• Excerpt
⟨
The Washington Post portrayal posted courtesy of P. Ferguson is beyond deeply disturbing, and borders on the horrifyingly shocking. Particularly the sniper aim on Weaver's wife--around her children!--I found brutally, heinously barbarian. One wonders if law enforcement is composed of responsible servants or maurading mercenaries. I'm really stunned not to see any reaction in the popular press so far to this editorial, but I suspect it won't sow ripples but hurtle shearing shockwaves through the media for years to come. However, perhaps just a few weeks have passed since T.C. May admonished and chastised various members for `demonizing' opponents, and then posts a few statements as follows (the sheer bluntness reminds me of the long-dead cries of Murderous Thug on this list, and I feel compelled to respond by blunting the mad, chaotic, rambling, and unfocused shooting):
The killing of that Fed in Idaho was fully justified, as the jury just confirmed. The BATF, DEA, Marshal's Service, and their kind have essentially become a Gestapo-like band of secret police. They raid homes without proper warrants (Phil Karn has told us of the San Diego case), they entrap innocents, they use high tech satellite imagery to locate plots of land they want for various purposes and then trump up charges (the Oxnard-Santa Monica case where the County wanted a guy's land and then drew up drug charges, raided him, and killed him...no drugs were found), and they seize computers and modems of folks like Steve Jackson without bothering to do their homework.
Killing justified? Gestapo-like band of secret police? Yeeks. First of all, please resist the temptation to tar a vast number of law enforcement agents with the same brush under the polarizing heading `they'. It is more dangerous to see enemies everywhere than only somewhere (hm, I think the inspiration for that quote came from your own words). Unless they all showed up at an annual Loot & Pillage Conference and traded techniques and swapped success stories, my suspicions wouldn't be aroused. But as it stands your paragraph starts out with the explosion of `Gestapo band of secret police' and ends with a limp whine of `without bothering to do their homework'. As it stands, there is actually a bit of hostility between different law enforcement branches (best documented, I think, in Hacker Crackdown by Sterling, as in FBI vs. local police forces). This animosity prevents the various groups from wholeheartedly colluding, for which we can be ecstatically thankful for. Yes, the individual agencies are extremely dangerous in some of their recent actions, but this is more adequately explained in terms of local stupidity and imperialism than global malice and conspiracy. Ah, but the most dangerous call comes next:
And perhaps their next target will be "crypto-terrorists" like us. After all, many of us advocate overthrowing the fascist/socialist government (I know I do, and many of you do, too), and many of us believe strong crypto is the key ingredient for bypassing tax systems, for trading weapons technology details with others (how long before some of us are charged with aiding and abetting the enemy?), and for creating a transnational cyberspace.
⟩
• The task
Answer these about the post on law enforcement:
1. Which newspaper's portrayal does the writer call deeply disturbing?
2. In the quoted paragraph, whose computers and modems were seized?
3. Which book does the writer name as documenting hostility between law enforcement branches?

• Information provided
⟨
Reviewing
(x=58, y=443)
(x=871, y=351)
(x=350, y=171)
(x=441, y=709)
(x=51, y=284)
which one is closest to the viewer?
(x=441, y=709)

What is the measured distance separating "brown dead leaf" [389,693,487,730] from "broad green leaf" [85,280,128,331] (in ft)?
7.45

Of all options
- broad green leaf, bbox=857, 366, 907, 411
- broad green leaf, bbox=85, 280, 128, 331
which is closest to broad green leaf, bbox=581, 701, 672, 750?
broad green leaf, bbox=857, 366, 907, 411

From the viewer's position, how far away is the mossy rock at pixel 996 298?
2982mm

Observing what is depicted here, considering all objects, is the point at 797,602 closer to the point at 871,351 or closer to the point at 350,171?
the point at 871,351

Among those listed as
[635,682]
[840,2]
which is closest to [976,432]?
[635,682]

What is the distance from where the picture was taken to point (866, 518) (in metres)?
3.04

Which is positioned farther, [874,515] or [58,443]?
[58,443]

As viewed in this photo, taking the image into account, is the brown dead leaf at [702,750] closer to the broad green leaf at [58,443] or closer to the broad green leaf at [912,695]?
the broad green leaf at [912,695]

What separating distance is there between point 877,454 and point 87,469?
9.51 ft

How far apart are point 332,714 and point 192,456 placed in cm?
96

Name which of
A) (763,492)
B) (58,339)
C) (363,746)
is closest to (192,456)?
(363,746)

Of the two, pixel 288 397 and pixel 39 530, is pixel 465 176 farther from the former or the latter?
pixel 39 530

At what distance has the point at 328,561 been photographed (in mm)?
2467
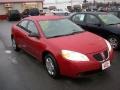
⟩
• Answer to the task
1. The Washington Post
2. Steve Jackson's
3. Hacker Crackdown by Sterling